“This is not just a problem of a few bad apples”: Alex Wolff on exploring the dark side of fraternity life in ‘The Line’

A lot has changed for Alex Wolff since the actor was officially announced as the star of director Ethan Berger’s debut feature, The Line, in early 2019, all of which has continued reinforcing his credentials as one of the brightest young talents in the industry.

Since the intense drama focusing on the dark side of fraternity life was unveiled, his own directorial debutThe Cat and the Moon—which he also wrote, produced, and starred in—has premiered. His onscreen efforts have seen him work with some of the biggest names in the business on projects that alternate between the micro and macro of Hollywood.

Wolff lent support in blockbuster sequel Jumanji: The Next Level, appeared alongside Hugh Jackman in the Primetime Emmy-winning Bad Education, shared the screen with Nicolas Cage in the acclaimed Pig, played a major role in M Night Shyamalan’s Old, embodied Luis Walter Alvarez in Christopher Nolan’s seven-time Academy Award winner Oppenheimer, and most recently took third billing behind Oscar winner Lupita Nyong’o and Joseph Quinn in box office hit A Quiet Place: Day One.
=-=-=
Work task >> In the article about Alex Wolff, which real person did he portray in Oppenheimer?

Data provided >>
=-=-=
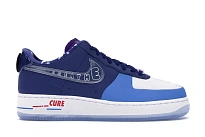 Фото № 1 с приближением к товару «‎Nike Air Force 1 Low Doernbecher (2018) »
=-=-=
Exercise result >> Luis Walter Alvarez